Arjuna is consumed by self-doubt on the Kurukshetra battlefield and tormented by the bloodshed. He pours out his anguish to Krishna and discusses the need for war with him. Krishna advises detachment from the external world, which is illusory. The philosophy of Hinduism is presented comprehensively in this dialogue that is perceived as a message from God.
Vaishnavism started as powerful movement in south with Tamil vaishnava saints called alwars. Alwars represented poets inspired by Vaishnav bhakti. It differed from the bhakti of north in terms of emotional elements. The feeling to sacrifice for God was more preponderant in Tamil bhakti. It emerged as a popular movement. They composed devotional literature in Tamil on Lord Vishnu, called prabanda.
Perundevar translated Mahabharata into Tamil. The acharyas were the vaishnava philosophers. Ramanujacharya founded the philosophy Vsistadvaita. Madhavacharya founded the philosophy of Dvaita. Vallabhacharya founded the philosophy Suddhadvaita.
The cult of Shiva began with the emergence of a sect called Pasupat, representing the first sect in Shaivism. It began around 200 B.C. Shiva was worshipped in the lingakara form of a shivaling from first century A.D. e oldest linga found in Gudimellan is dateable to 56 A.D.
The sacred mantra Panchakshri — “Om Namash Shivay” is first mentioned in Tamil epic Silappadhigaram. It started as a powerful movement in the south with Tamil Shaiva saints called Nayamars. They composed devotional literature on Lord Shiva called Thevaram, popular as Dravida Veda
Pashupata sect, the most popular in north India was founded by Nakulim/Nakulisa. In Kashmir, Kashmira Shavism was the sect founded by Vasugupta. The form of worship in Kashmir Shaivism is trika (mudra without mantra). In central India the popular sects are Agamanta, Mattamuyura and Kalamukha. The Kalamukha sect was founded by Kalasana, the disciple of Nakulisa.

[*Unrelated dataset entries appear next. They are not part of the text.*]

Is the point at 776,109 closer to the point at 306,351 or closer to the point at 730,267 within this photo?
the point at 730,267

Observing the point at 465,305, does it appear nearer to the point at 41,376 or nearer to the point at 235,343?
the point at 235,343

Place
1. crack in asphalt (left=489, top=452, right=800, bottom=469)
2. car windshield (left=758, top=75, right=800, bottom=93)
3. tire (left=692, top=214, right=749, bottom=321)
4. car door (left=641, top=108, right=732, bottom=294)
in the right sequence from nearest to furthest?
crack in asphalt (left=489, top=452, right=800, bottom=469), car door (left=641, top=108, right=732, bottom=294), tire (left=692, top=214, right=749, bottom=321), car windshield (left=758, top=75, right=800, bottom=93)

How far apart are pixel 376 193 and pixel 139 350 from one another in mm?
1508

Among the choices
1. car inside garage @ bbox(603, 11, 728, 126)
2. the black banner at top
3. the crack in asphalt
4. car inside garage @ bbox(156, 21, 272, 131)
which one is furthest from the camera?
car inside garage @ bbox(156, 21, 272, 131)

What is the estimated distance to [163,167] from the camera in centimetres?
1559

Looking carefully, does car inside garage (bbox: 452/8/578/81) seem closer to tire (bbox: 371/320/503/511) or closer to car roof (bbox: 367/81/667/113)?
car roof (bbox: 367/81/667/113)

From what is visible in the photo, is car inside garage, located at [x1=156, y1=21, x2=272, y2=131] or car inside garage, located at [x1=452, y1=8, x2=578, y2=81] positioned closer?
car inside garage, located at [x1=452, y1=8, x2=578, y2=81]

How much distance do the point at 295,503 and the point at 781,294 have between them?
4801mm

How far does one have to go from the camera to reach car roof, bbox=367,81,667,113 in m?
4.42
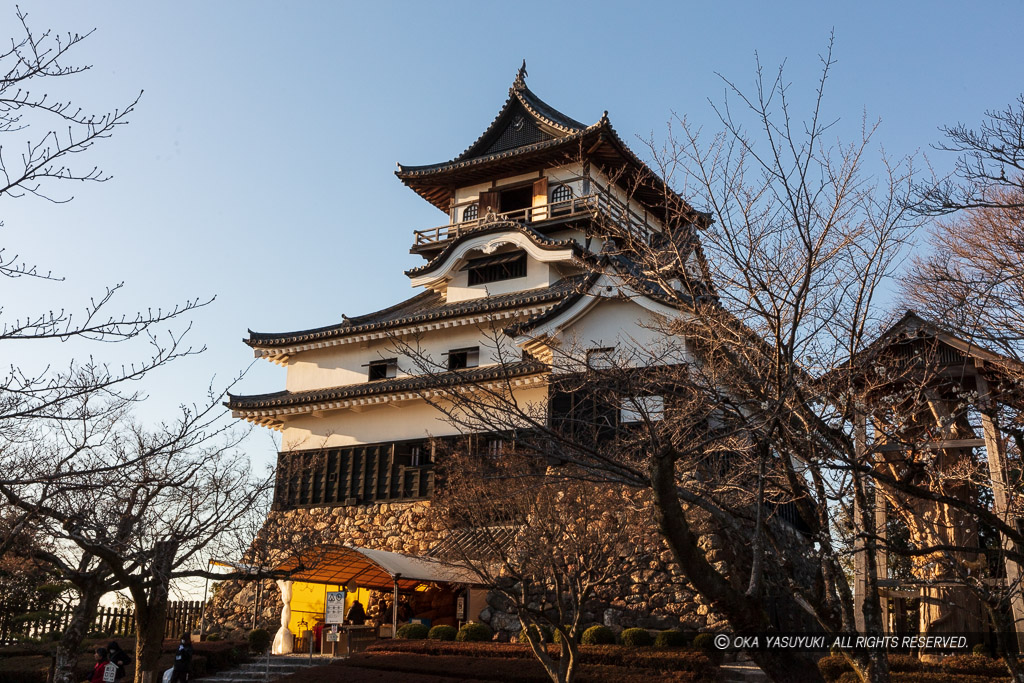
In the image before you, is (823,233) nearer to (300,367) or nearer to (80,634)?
(80,634)

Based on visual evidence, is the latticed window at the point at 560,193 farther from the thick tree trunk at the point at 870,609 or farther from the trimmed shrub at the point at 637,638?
the thick tree trunk at the point at 870,609

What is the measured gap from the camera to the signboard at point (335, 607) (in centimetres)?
1862

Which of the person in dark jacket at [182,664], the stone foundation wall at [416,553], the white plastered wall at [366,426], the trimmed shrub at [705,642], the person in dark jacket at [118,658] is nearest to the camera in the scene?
the person in dark jacket at [182,664]

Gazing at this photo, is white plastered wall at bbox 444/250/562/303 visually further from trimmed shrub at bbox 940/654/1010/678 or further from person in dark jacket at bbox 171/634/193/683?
trimmed shrub at bbox 940/654/1010/678

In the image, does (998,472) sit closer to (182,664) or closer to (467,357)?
(182,664)

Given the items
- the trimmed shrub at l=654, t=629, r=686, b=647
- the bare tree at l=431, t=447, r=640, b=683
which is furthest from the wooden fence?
the trimmed shrub at l=654, t=629, r=686, b=647

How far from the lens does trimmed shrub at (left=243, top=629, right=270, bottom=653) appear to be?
22263 millimetres

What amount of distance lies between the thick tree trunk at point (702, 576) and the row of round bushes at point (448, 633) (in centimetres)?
1316

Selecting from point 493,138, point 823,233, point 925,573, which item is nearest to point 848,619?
point 823,233

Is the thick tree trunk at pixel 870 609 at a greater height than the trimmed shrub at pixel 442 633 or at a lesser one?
greater

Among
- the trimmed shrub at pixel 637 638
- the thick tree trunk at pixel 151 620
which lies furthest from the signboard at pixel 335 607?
the trimmed shrub at pixel 637 638

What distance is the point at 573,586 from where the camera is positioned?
14.0m

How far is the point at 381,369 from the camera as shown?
2794cm

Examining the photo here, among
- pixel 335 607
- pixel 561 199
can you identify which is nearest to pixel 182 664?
pixel 335 607
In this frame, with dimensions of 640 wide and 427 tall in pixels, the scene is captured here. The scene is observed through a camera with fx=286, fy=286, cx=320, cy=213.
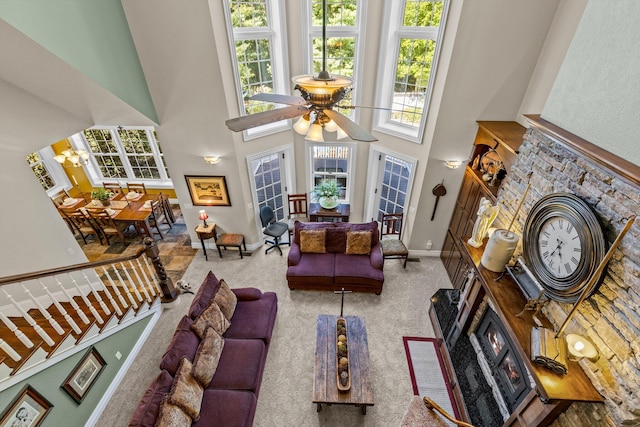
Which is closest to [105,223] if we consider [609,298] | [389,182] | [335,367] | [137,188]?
[137,188]

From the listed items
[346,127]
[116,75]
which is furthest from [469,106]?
[116,75]

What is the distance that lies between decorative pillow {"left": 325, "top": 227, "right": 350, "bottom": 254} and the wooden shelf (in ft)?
7.31

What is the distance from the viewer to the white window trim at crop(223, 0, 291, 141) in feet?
14.8

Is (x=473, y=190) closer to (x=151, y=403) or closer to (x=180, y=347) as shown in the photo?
(x=180, y=347)

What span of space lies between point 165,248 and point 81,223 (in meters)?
1.98

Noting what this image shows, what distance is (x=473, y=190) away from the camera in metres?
4.65

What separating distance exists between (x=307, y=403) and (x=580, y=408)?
2.74 meters

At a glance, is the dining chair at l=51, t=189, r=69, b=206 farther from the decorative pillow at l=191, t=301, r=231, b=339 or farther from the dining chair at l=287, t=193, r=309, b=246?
the decorative pillow at l=191, t=301, r=231, b=339

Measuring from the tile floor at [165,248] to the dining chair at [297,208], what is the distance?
2249mm

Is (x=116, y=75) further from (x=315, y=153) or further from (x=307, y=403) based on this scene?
(x=307, y=403)

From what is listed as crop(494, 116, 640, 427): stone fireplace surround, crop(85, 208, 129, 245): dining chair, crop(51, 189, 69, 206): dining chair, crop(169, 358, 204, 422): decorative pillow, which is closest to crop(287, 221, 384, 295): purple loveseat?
crop(169, 358, 204, 422): decorative pillow

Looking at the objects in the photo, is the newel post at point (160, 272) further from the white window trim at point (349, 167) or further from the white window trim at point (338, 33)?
the white window trim at point (338, 33)

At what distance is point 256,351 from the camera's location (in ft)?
12.3

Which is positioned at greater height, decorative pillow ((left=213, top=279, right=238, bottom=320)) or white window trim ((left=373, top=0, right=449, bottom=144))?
white window trim ((left=373, top=0, right=449, bottom=144))
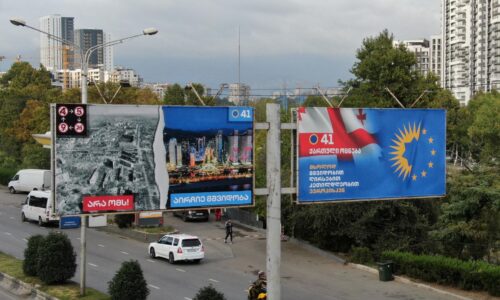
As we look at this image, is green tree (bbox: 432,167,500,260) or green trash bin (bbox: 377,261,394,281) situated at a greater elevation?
green tree (bbox: 432,167,500,260)

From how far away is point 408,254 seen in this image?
101ft

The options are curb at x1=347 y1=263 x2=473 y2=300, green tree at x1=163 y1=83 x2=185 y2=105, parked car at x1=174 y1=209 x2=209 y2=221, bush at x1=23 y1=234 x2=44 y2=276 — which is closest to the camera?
bush at x1=23 y1=234 x2=44 y2=276

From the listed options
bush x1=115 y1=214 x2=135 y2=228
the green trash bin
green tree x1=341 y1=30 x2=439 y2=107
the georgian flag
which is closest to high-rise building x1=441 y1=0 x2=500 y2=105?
green tree x1=341 y1=30 x2=439 y2=107

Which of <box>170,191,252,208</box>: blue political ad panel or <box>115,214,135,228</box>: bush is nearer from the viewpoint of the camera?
<box>170,191,252,208</box>: blue political ad panel

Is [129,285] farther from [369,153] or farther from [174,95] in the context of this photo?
[174,95]

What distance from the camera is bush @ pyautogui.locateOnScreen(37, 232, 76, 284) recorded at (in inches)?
973

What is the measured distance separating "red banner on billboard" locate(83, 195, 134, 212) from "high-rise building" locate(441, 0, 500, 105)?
13291 centimetres

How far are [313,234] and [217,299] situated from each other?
21661 millimetres

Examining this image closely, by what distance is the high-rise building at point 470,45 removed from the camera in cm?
15112

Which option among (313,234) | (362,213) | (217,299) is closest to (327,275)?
(362,213)

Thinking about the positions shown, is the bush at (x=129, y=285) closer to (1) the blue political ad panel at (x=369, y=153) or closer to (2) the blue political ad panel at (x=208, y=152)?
(2) the blue political ad panel at (x=208, y=152)

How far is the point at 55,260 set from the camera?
24766 mm

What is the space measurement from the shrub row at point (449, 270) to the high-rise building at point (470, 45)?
11604 cm

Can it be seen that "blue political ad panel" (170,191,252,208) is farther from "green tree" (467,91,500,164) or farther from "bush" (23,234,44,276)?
"green tree" (467,91,500,164)
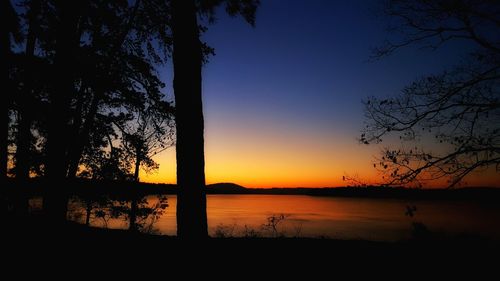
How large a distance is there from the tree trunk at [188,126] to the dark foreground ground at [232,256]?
41cm

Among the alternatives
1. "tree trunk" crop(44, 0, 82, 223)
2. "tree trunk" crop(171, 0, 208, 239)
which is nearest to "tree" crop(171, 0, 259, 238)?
"tree trunk" crop(171, 0, 208, 239)

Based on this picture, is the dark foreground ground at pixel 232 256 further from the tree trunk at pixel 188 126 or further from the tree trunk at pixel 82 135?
the tree trunk at pixel 82 135

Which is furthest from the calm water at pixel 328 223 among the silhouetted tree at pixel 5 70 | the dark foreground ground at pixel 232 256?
the silhouetted tree at pixel 5 70

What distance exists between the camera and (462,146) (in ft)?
22.9

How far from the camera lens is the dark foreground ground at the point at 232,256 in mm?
5543

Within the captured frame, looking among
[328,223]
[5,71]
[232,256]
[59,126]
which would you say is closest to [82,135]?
[5,71]

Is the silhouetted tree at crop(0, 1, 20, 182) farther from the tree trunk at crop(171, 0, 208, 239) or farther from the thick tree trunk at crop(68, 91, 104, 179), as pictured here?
the tree trunk at crop(171, 0, 208, 239)

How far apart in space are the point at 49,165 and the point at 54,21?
6.07 meters

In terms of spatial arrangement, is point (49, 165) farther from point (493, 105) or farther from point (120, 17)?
point (493, 105)

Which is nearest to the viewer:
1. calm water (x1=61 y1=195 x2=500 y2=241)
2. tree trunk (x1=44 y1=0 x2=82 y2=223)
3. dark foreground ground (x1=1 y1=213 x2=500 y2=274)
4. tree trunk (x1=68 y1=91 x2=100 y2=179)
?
dark foreground ground (x1=1 y1=213 x2=500 y2=274)

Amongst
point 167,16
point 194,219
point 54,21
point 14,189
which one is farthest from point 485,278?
point 14,189

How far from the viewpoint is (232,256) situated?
20.7 ft

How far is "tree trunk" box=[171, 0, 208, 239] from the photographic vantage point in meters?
5.64

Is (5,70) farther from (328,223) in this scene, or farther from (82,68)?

In the south, Tamilakam Srikanta founded the Shiva Advaita sect.
Christianity in India
Christianity first came to India in the year 52, with the arrival of St Thomas, an apostle of Jesus Christ, in the southern Indian state of Kerala. St Thomas converted some of the local people to the Christian way of life, but it was not until the arrival of Portuguese missionaries such as St Francis Xavier and missionaries from Spain, Germany, Italy and France in the 15th century that Christianity became firmly established in the country.
The Portuguese Roman Catholics, led by St Francis Xavier, moved westward towards Goa, where they sought to convert the entire Hindu population. During the Goa inquisition under the Portuguese, Hindus were forced to convert and those who refused or were suspected of practising heresy were burnt alive in public. In the early 18th century, Protestant missionaries became active in the country, leading to the establishment of several different Christian communities in different parts of the country.
The missionaries set up schools, churches, charitable organisations for the poor and destitute and even acquired proficiency in the local languages. Some of them, such as Italian Jesuit Constant Joseph Beschi who composed the Tamil epic, embavani, even contributed to the great body of Indian literature. The Bible was translated into different Indian languages by missionaries. Popular Christian pilgrimage sites in India include: St Thomas Cathedral at Mylapore in Chennai where the grave of Apostle St Thomas is venerated; St Xavier’s shrine at Bom Jesus Church in old Goa; the Church of Our Lady of the Mount at Bandra, in Mumbai; the Church of Our Lady of Health at Vailankanni in Tamil Nadu; and the Shrine of St Theresa of Avila at Mahe, close to Tellicherry in north Kerala.